For the past decade, ex-gunslinger Clay Halloway has survived as a soldier-for-hire in StoneDragon, a time-shifting city where warlords from the past and future battle for power. Where monsters exist and technology doesn’t. Clay wants to leave his life of violence and obsession behind and open StoneDragon’s first detective agency. Unfortunately, his very first client will neglect to mention a couple of important details–like that powerful and angry Earth gods are hunting her and are willing to tear StoneDragon apart stone by stone to get her back. The only thing in their way is one unsuspecting cowboy…

(PS, I’ve set up a free give-away for the next few days, as a thank you to my early blog readers. So please sample and PLEASE leave a review. A new book is like a new plant. It needs some watering…)

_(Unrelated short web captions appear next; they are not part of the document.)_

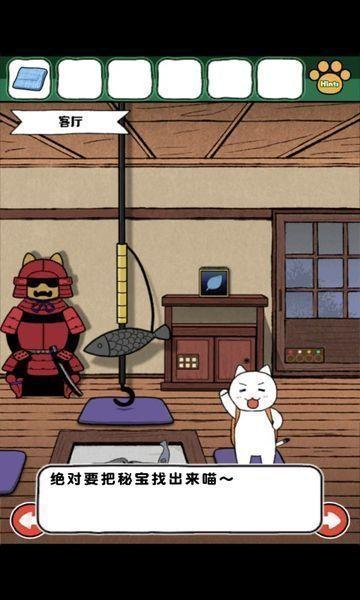 白猫和神秘财宝截图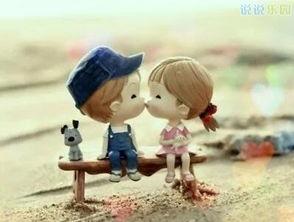 爱一个人要怎么让他知道?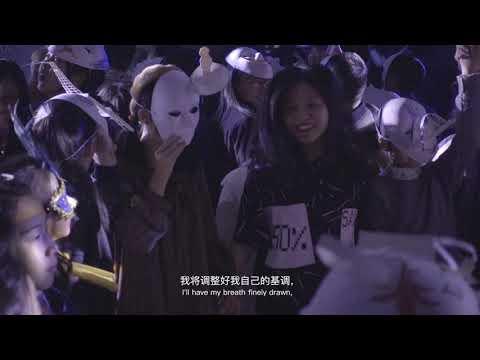 陈陈陈MV:舞会 Chenchenchen- Masquerade (Official Music Video)
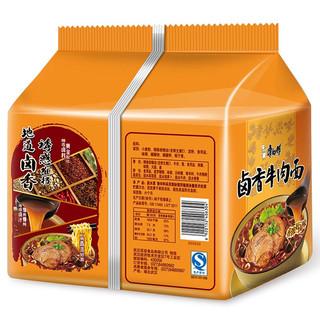 康师傅 卤香牛肉面 92g*5包
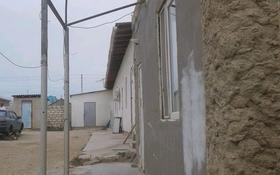 Дача с участком в 15.2 сот., Автодром Оркен коше 14дом — Нет за 7 млн ₸ в Актау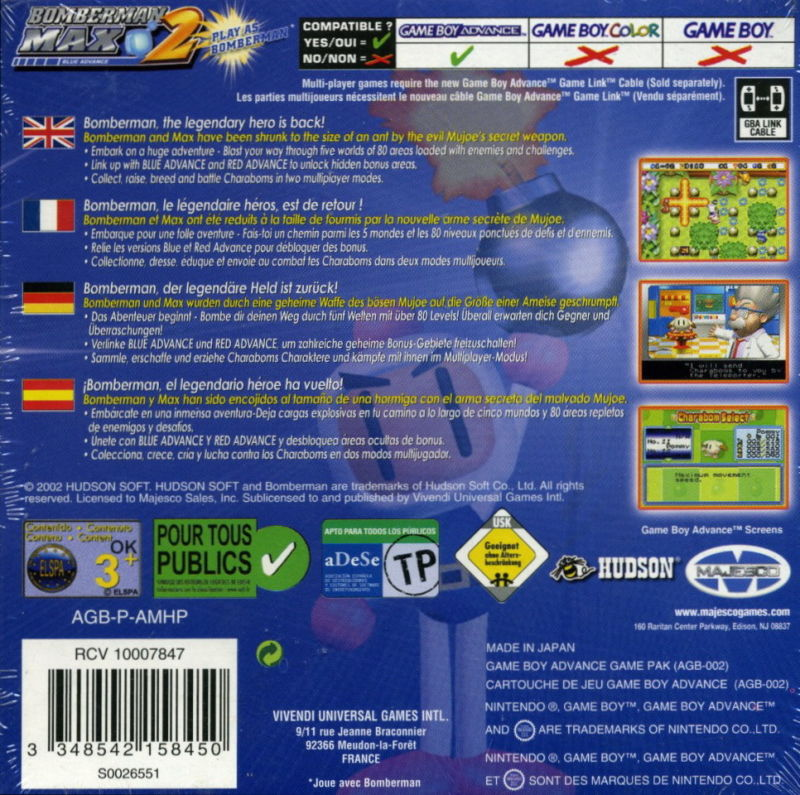 Bomberman Max 2: Blue Advance Game Boy Advance Back Cover
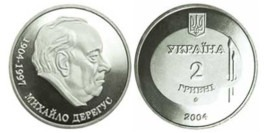 2 гривны 2004 Украина — Михаил Дерегус
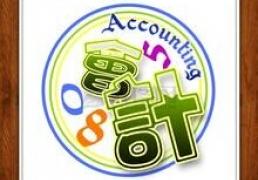 会计考证培训 财务软件学习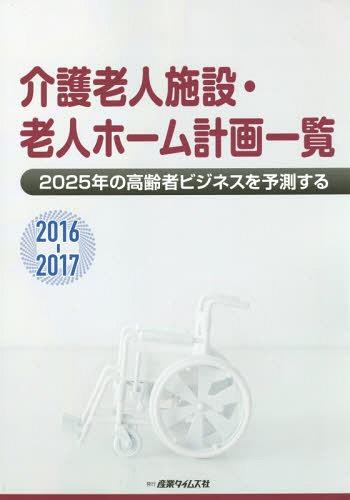 '16-17 介護老人施設・老人ホーム計[本/雑誌] / 産業タイムズ社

You need more than a cool idea…

When I was earlier in my writing habits, I used to keep a folder of cool ideas. Because, I figured, a cool idea is critical for future stories. I just had to write something around it, when I finally had the time. But you know the funny thing? It wasn’t easy. I would stare blankly at the cool idea and think, what the hell am I supposed to do with that? The creative machine sometimes wasn’t even sure what the cool idea meant, much less how to work it into a legible story. But then later, as I learned the value of a strong pitch, I realized that it wasn’t that hard to convert the idea (at the TIME of the idea), into a pitch paragraph. And a pitch paragraph was easily handled in later months or years, even if the original light bulb in my head had turned cold and dark. So now, I keep a list of story pitches. They don’t seem that much harder to jot down, if I put my mind to it, at the time of the idea than the idea itself. Admittedly, there is some kind of overlap, in theme at least. But I look at that list of ideas now and am pretty sure that I could spend the rest of my life fleshing out cool ideas and never hit a drought. Which is a reassuring thought for a writer.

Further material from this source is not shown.